GOAL: Please read the guide to AI note-takers for students below and name the export format it recommends for keeping notes durable.

PAGE EXTRACT:
------------------------------

If you've tried using a typical AI meeting assistant for a lecture, you've probably hit the same wall everyone else does: it expects a Google Calendar invite, a Zoom link in your inbox, or a browser tab open to the call. A 90-minute organic-chemistry lecture in a campus auditorium has none of that. Neither does the ad-hoc study group your TA throws together in a Slack huddle. Neither does the Zoom seminar your professor pasted into the LMS three minutes before it started.
Lectures are also, structurally, very different from a sales call. Half of what you need is on the slide — the equation, the diagram, the citation — not in the audio. And your "meeting notes" aren't disposable: they need to be searchable, exportable, and still useful in six weeks when you're cramming for an exam.
So the rubric for picking an AI note-taker as a student is genuinely different from the one knowledge workers use. Below is the 2026 shortlist, ranked for that use case, with an honest verdict on which tool fits which kind of student.
Pricing, free-tier limits, and platform support in this post are current as of May 2026. The AI note-taker space ships fast — confirm details on each vendor's site before you commit your textbook budget.
How to choose an AI note-taker as a student
Six things actually matter when you're recording lectures instead of meetings:
1. It captures lectures with no calendar invite. Most AI assistants only record meetings their calendar tells them about. As a student, you almost never have a calendar event for the actual lecture — you have a syllabus and a recurring time block. The tool has to start on its own when the lecture starts.
2. It captures what's on the slide, not just what's said. Professors flash a citation, a derivation, or a diagram for 30 seconds and move on. Audio-only transcription loses all of that. A note-taker that screenshots the shared screen — or, on a hardware recorder, photographs the board — is structurally better for studying.
3. Notes land somewhere durable. A note-taker that traps your notes in its own cloud is fine until you cancel for the summer. Markdown export to a folder — especially into an Obsidian, Notion, or Apple Notes vault — keeps your second brain in your hands.
4. The free tier isn't a trial-shaped trap. A free plan that gives you "10 minutes per meeting" is useless for a semester of 75-minute classes. Look for free tiers that gate on count or length per call, not on a clock that runs the moment you press record.
5. It works on the device you actually own. A surprising number of "AI note-takers" are Chrome extensions or web-only — they break the moment your professor uses the Zoom desktop app, switches to a campus videoconference room, or moves the seminar to Teams. Mac-and-Chromebook reality on campus matters.
6. It doesn't join the call as a visible bot. For online lectures and seminars, a "ChadGPT Notetaker has joined" banner shows up in the participant list. Professors notice. Some explicitly ask students to remove them. Bot-free capture sidesteps the conversation entirely.

------------------------------

ENTRIES SUPPLIED:
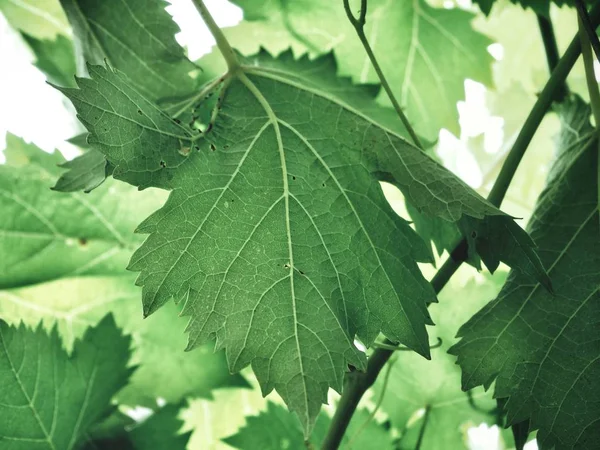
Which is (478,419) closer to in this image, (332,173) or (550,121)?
(332,173)

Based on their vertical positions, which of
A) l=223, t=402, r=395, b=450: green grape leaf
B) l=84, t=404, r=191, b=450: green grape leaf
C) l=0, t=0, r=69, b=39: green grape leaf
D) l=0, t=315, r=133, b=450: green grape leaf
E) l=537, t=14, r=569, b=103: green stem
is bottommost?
l=223, t=402, r=395, b=450: green grape leaf

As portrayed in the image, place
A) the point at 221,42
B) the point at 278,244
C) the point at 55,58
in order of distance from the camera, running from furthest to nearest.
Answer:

------------------------------

COMPLETE RESPONSE: Markdown export to a folder.